Midday Depression vs. Midday Peak in Diurnal Light Interception: Contrasting Patterns at Crown and Leaf Scales in a Tropical Evergreen Tree

Abstract

Crown architecture usually is heterogeneous as a result of foraging in spatially and temporally heterogeneous light environments. Ecologists are only beginning to identify the importance of temporal heterogeneity for light acquisition in plants, especially at the diurnal scale. Crown architectural heterogeneity often leads to a diurnal variation in light interception. However, maximizing light interception during midday may not be an optimal strategy in environments with excess light. Instead, long-lived plants are expected to show crown architectures and leaf positions that meet the contrasting needs of light interception and avoidance of excess light on a diurnal basis. We expected a midday depression in the diurnal course of light interception both at the whole-crown and leaf scales, as a strategy to avoid the interception of excessive irradiance. We tested this hypothesis in a population of guava trees (Psidium guajava L.) growing in an open tropical grassland. We quantified three crown architectural traits: intra-individual heterogeneity in foliage clumping, crown openness, and leaf position angles. We estimated the diurnal course of light interception at the crown scale using hemispheric photographs, and at the leaf scale using the cosine of solar incidence. Crowns showed a midday depression in light interception, while leaves showed a midday peak. These contrasting patterns were related to architectural traits. At the crown scale, the midday depression of light interception was linked to a greater crown openness and foliage clumping in crown tops than in the lateral parts of the crown. At the leaf scale, an average inclination angle of 45° led to the midday peak in light interception, but with a huge among-leaf variation in position angles. The mismatch in diurnal course of light interception at crown and leaf scales can indicate that different processes are being optimized at each scale. These findings suggest that the diurnal course of light interception may be an important dimension of the resource acquisition strategies of long-lived woody plants. Using a temporal approach as the one applied here may improve our understanding of the diversity of crown architectures found across and within environments.

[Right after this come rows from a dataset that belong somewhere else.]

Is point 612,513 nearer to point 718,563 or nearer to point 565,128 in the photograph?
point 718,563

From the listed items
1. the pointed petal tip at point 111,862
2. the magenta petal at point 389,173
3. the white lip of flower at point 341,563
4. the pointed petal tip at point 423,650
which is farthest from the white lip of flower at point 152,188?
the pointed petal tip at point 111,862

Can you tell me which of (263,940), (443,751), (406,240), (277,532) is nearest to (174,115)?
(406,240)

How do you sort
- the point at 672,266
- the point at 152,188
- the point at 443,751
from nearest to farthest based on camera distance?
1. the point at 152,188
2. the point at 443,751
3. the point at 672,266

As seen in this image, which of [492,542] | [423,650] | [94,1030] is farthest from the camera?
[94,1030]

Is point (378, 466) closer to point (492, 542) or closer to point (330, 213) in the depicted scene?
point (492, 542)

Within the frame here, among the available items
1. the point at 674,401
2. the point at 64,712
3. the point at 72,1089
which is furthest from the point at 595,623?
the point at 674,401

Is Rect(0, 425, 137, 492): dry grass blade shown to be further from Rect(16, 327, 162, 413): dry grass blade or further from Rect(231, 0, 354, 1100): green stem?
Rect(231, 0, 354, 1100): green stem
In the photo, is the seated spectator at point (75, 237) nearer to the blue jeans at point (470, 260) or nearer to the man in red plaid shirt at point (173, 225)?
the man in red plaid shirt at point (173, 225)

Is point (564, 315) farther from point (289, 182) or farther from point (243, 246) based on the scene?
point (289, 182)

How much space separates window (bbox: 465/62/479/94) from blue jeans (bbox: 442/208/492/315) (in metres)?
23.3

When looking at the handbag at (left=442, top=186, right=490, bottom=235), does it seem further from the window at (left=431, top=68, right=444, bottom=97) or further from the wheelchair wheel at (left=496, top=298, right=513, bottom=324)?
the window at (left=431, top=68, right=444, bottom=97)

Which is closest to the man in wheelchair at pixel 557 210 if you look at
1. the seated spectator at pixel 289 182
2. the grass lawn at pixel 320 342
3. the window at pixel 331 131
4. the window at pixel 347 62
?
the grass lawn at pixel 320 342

Keywords: Psidium guajava; crown architecture; crown openness; diurnal course of light interception; foliage clumping; leaf angle; light stress; temporal variation.

FIGURE 1

Field sampling design. Crown-scale variables were quantified in crown sector B. Leaf-scale variables were quantified in crown sectors A, N, E, S and W, where 10 leaves per sector were sampled (50 leaves per tree; squares). Hemispheric photographs were taken in the six sampling points. Modified from Hallé et al., 1978.

FIGURE 2

Diurnal courses of light interception at the crown and leaf scales. Crown scale light interception is the percentage of incident PAR intercepted by the crown. Leaf scale potential light interception is represented with STAR (%). Bars denote the SE of the mean for N = 9 trees.

FIGURE 3

Relationship between the clumping index and the gap fraction across zenith rings (A). Closed circles represent each of 8 zenith regions spanning 9° elevation angles, indicated with 𝜃. 𝜃₁ is the range between 0 and 9° elevation angles (zenith, top central part of the crowns in the picture) and 𝜃₈ is the range between 72 and 81° (horizon, lateral parts of the crown in the picture). Bars denote 1 standard deviation for N = 9 trees. (B) Correlation between the CV of the clumping index and annual light interception. CV, coefficient of variation calculated over 216 crown segments. N = 9 trees.

FIGURE 4

Rose diagrams for the distribution of leaf lamina course (A) and tilt angles (B) per crown sector. Course angles are shown in degrees clockwise from North (0°), and tilt angles range from a vertical leaf position with the leaf tip pointing toward zenith (0°), to horizontal (90°), and to vertical with the leaf tip pointing downward (180°). The bins represent the frequencies in each direction and blue dots show single leaf data. For leaf course, 95% confidence intervals of the mean direction of the population and their p-values correspond to an underlying Von Mises distribution with the mean course direction predicted to be at 180°. For leaf tilt, the underlying distribution was a Von Mises without a specific prediction for the mean direction. For each crown sector, we indicate the number of leaves sampled (n), and mean direction (μ), and concentration parameter (κ) with their standard errors. N, E, S, W are the four basal crown sectors in the main compass directions, and A is the central upper crown sector.